Toggle flow log creation

log_retention

7

Day for which logs should be retained in the log group

enis

[]

Add flow logs for these ENIs

subnets

[]

Add flow logs for these VPC subnet IDs

vpcs

[]

Add flow logs for these VPC IDs

Note

One of the following must be set for this module to have any result: enis, subnets, or vpcs

S3 Events

You can enable S3 event notifications on any of your S3 buckets to invoke the StreamAlert classifier function. When the StreamAlert classifier function receives this notification, it downloads the object from S3 and runs each record through the classification logic.
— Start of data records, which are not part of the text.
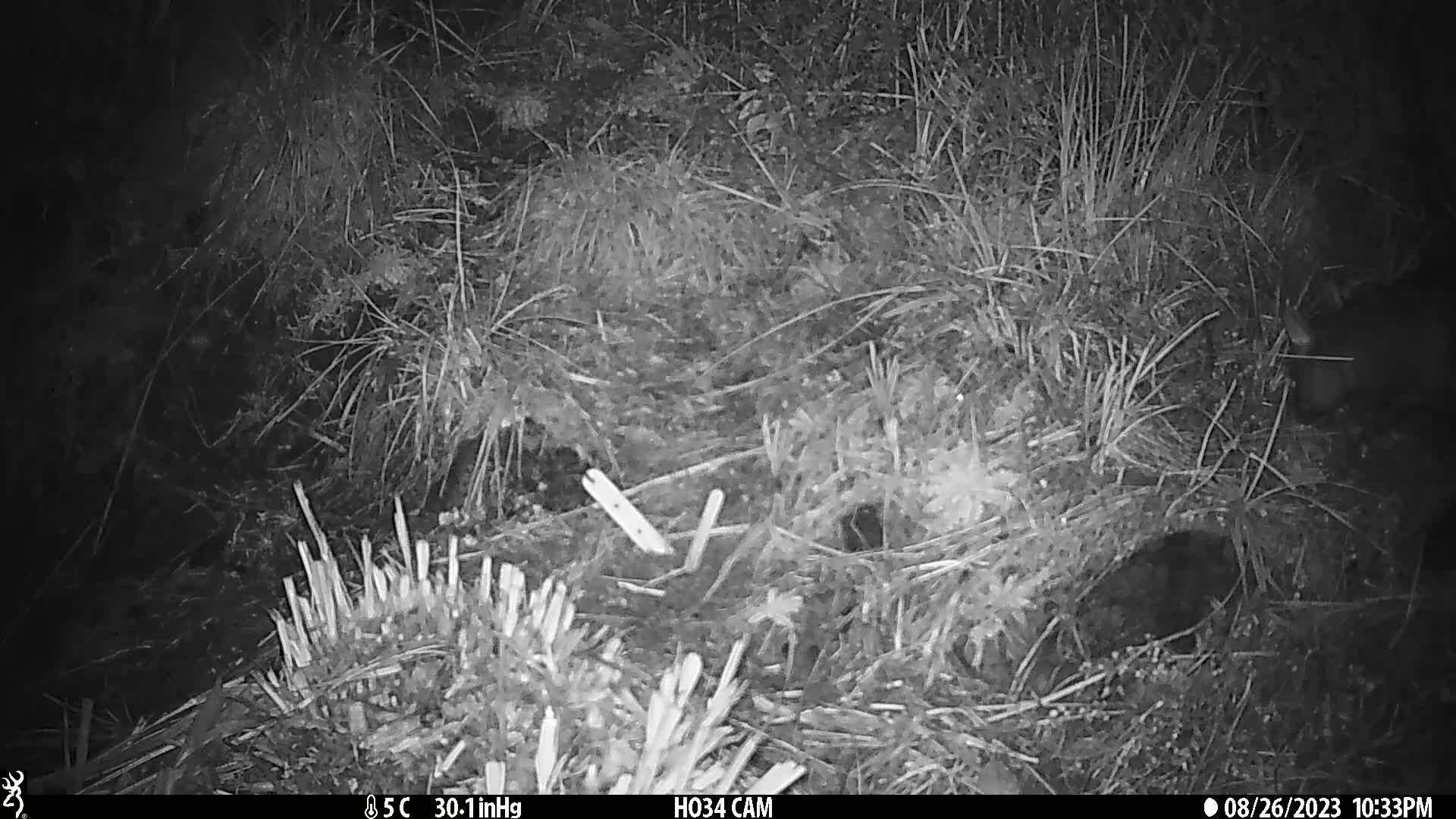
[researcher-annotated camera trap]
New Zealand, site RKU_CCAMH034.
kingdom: Animalia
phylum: Chordata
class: Mammalia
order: Diprotodontia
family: Phalangeridae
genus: Trichosurus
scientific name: Trichosurus vulpecula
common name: common brushtail possum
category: possum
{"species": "possum (common brushtail possum) (Trichosurus vulpecula)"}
This module is implemented by terraform/modules/tf_s3_events.

Example

{
  "id": "s3-events-example",
  "classifier_config": {
    "enable_custom_metrics": true,
    "log_level": "info",
    "log_retention_days": 14,
    "memory": 128,
    "timeout": 60
  },
  "data_sources": {
    "s3": {
      "bucket_name_01": [
        "cloudtrail"
      ],
      "bucket_name_02": [
        "cloudtrail"
      ]
    }
  },
  "modules": {
    "s3_events": {
      "bucket_name_01": [
        {
          "filter_prefix": "AWSLogs/1234",
          "filter_suffix": ".log"
        },
        {
          "filter_prefix": "AWSLogs/5678"
        }
      ],
      "bucket_name_02": []
    }
  }
}

This configures the two buckets (bucket_name_01 and bucket_name_02) to notify the classifier function in this cluster when new objects arrive in the bucket at the specified (optional) prefix(es), provided the objects have the specified (optional) suffix(es). Additionally, this will authorize the classifier to download objects from each bucket.

Options

The s3_events module expects a dictionary/map of bucket names, where the value for each key (bucket name) is a list of maps. Each map in the list can include optional prefixes (filter_prefix) and suffixes (filter_suffix) to which the notification should be applied. The mere existence of a bucket name in this map within this module implicitly enables event notifications for said bucket. Note that the value specified for the map of prefixes and suffixes can be an empty list ([]). An empty list will enable event notifications for all objects created in the bucket by default.

See the above example for how prefixes/suffixes can be (optionally) specified (as in “bucket_name_01”) and how to use the empty list to enable bucket-wide notifications (as in “bucket_name_02”).